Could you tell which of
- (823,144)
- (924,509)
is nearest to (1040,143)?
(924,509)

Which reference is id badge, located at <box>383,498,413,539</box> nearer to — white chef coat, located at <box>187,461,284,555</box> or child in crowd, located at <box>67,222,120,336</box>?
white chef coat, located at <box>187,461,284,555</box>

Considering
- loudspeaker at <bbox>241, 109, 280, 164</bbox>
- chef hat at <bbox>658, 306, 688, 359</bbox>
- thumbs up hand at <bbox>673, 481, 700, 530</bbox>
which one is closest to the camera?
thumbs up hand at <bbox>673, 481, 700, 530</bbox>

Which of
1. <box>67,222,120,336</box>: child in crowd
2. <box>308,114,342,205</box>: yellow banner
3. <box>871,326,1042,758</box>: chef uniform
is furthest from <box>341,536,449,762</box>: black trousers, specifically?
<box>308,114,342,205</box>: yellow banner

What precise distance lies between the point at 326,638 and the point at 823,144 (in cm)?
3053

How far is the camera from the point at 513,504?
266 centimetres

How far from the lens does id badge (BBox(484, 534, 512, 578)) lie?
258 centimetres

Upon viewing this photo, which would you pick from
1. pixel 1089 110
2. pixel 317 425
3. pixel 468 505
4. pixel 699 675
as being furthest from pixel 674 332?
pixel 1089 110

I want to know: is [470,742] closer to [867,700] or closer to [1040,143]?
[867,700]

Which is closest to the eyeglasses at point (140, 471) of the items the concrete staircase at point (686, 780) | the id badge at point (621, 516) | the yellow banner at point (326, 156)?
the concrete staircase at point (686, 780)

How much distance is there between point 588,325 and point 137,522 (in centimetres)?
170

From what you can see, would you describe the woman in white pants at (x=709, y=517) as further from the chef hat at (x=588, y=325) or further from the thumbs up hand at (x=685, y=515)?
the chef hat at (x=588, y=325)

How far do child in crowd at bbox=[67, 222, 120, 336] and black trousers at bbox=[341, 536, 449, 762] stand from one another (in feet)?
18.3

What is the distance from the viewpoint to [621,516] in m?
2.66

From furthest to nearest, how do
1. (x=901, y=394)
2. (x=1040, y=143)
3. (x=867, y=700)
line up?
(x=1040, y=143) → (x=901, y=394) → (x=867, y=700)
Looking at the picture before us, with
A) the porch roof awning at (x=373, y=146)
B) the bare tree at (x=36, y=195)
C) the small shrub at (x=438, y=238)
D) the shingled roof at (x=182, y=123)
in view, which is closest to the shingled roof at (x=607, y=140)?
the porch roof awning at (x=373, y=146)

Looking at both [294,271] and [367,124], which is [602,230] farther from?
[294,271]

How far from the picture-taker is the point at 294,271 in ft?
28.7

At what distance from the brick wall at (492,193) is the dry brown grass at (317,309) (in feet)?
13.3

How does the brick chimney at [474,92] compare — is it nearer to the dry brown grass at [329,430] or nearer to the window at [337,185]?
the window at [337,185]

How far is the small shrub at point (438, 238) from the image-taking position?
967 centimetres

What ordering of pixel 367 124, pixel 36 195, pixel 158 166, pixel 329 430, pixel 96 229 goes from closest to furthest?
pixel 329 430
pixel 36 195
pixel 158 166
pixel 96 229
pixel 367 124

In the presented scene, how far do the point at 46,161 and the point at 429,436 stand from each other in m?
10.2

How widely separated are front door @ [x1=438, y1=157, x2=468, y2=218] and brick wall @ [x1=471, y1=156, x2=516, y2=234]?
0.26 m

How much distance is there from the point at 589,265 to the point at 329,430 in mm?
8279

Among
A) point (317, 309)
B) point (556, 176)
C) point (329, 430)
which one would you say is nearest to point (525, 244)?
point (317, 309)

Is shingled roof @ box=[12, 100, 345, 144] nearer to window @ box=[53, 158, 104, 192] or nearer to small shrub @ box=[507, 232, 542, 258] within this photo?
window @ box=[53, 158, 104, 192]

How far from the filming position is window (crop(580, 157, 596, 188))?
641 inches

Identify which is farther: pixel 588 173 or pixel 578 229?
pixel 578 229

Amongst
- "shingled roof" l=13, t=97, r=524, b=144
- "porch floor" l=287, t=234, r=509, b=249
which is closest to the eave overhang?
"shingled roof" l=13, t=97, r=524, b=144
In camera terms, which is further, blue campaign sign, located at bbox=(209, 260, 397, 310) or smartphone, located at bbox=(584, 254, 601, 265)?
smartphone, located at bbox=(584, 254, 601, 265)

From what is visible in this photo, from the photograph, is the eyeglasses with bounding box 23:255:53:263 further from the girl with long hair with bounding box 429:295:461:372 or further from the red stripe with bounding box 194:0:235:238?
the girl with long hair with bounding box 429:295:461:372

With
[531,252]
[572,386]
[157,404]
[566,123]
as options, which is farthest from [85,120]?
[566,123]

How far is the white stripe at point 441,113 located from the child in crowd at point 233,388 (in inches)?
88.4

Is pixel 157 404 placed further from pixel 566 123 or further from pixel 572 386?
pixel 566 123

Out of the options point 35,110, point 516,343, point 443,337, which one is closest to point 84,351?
-- -- --
Copy out all the records above, renaming every "id badge" to "name badge" and leaving everything else unchanged.

Could you tell which of
- (823,144)
- (924,509)
is nearest to (1040,143)?
(924,509)

Which reference is name badge, located at <box>383,498,413,539</box> nearer to — white chef coat, located at <box>187,461,284,555</box> or child in crowd, located at <box>67,222,120,336</box>?
white chef coat, located at <box>187,461,284,555</box>

Considering
- loudspeaker at <bbox>241, 109, 280, 164</bbox>
- chef hat at <bbox>658, 306, 688, 359</bbox>
- thumbs up hand at <bbox>673, 481, 700, 530</bbox>
which one is closest to the camera?
thumbs up hand at <bbox>673, 481, 700, 530</bbox>

Which of
1. <box>67,222,120,336</box>: child in crowd
2. <box>308,114,342,205</box>: yellow banner
3. <box>871,326,1042,758</box>: chef uniform
is furthest from <box>341,536,449,762</box>: black trousers, specifically?
<box>308,114,342,205</box>: yellow banner

What precise distance lies between the point at 326,638 and the point at 823,144 (in cm)?
3053

How far is the camera from the point at 513,504?
266 centimetres

How far from the lens does name badge (BBox(484, 534, 512, 578)) lie?
258 centimetres

Upon viewing this photo, which would you pick from
1. pixel 1089 110
2. pixel 317 425
3. pixel 468 505
4. pixel 699 675
as being furthest from pixel 674 332?
pixel 1089 110

I want to know: is [470,742] closer to [867,700] or closer to [1040,143]?
[867,700]

Which is closest to the eyeglasses at point (140, 471) of the items the concrete staircase at point (686, 780) | the name badge at point (621, 516) | the yellow banner at point (326, 156)?
the concrete staircase at point (686, 780)

How much distance is there between point 588,325 and point 137,522 (in centimetres)?
170

From what you can see, would you describe the woman in white pants at (x=709, y=517) as further from the chef hat at (x=588, y=325) or further from the thumbs up hand at (x=685, y=515)?
the chef hat at (x=588, y=325)

How far do child in crowd at bbox=[67, 222, 120, 336] and black trousers at bbox=[341, 536, 449, 762] stand from one another (in feet)?
18.3

What is the distance from the viewpoint to [621,516] in m?
2.66

From furthest to nearest, how do
1. (x=901, y=394)
2. (x=1040, y=143)
3. (x=867, y=700)
line up?
(x=1040, y=143) → (x=901, y=394) → (x=867, y=700)
Looking at the picture before us, with
A) the porch roof awning at (x=373, y=146)
B) the bare tree at (x=36, y=195)
C) the small shrub at (x=438, y=238)
D) the shingled roof at (x=182, y=123)
in view, which is closest to the shingled roof at (x=607, y=140)?
the porch roof awning at (x=373, y=146)

Looking at both [294,271] and [367,124], which is [602,230] farther from?
[294,271]

How far from the picture-taker is the point at 294,271 in ft?
28.7

At what distance from the brick wall at (492,193) is the dry brown grass at (317,309) (in feet)?
13.3

How does the brick chimney at [474,92] compare — is it nearer to the dry brown grass at [329,430] or nearer to the window at [337,185]?
the window at [337,185]

How far is the small shrub at point (438, 238) from the image-taking position?
967 centimetres

What ordering of pixel 367 124, pixel 36 195, pixel 158 166, pixel 329 430, pixel 96 229 goes from closest to furthest?
pixel 329 430
pixel 36 195
pixel 158 166
pixel 96 229
pixel 367 124

In the presented scene, how far do the point at 46,161 and the point at 429,436 stand from each other in m?
10.2

How widely separated are front door @ [x1=438, y1=157, x2=468, y2=218] and brick wall @ [x1=471, y1=156, x2=516, y2=234]?
0.26 m

How much distance is there from the point at 589,265 to the point at 329,430 in mm?
8279

Among
A) point (317, 309)
B) point (556, 176)
C) point (329, 430)
which one would you say is nearest to point (525, 244)?
point (317, 309)

Is shingled roof @ box=[12, 100, 345, 144] nearer to window @ box=[53, 158, 104, 192] or nearer to small shrub @ box=[507, 232, 542, 258] within this photo?
window @ box=[53, 158, 104, 192]

How far from the filming position is window (crop(580, 157, 596, 188))?
641 inches

Identify which is farther: pixel 588 173 or pixel 578 229?
pixel 578 229

Amongst
- "shingled roof" l=13, t=97, r=524, b=144
- "porch floor" l=287, t=234, r=509, b=249
which is closest to the eave overhang?
"shingled roof" l=13, t=97, r=524, b=144
In camera terms, which is further, blue campaign sign, located at bbox=(209, 260, 397, 310) or smartphone, located at bbox=(584, 254, 601, 265)?
smartphone, located at bbox=(584, 254, 601, 265)

From what is visible in this photo, from the photograph, is the eyeglasses with bounding box 23:255:53:263 further from the girl with long hair with bounding box 429:295:461:372 or further from the red stripe with bounding box 194:0:235:238?
the girl with long hair with bounding box 429:295:461:372

With
[531,252]
[572,386]
[157,404]
[566,123]
as options, which is farthest from [85,120]?
[566,123]

How far is the white stripe at point 441,113 located from the child in crowd at point 233,388 (in inches)?
88.4

Is pixel 157 404 placed further from pixel 566 123 or further from pixel 572 386?
pixel 566 123

Out of the options point 35,110, point 516,343, point 443,337, which one is closest to point 84,351?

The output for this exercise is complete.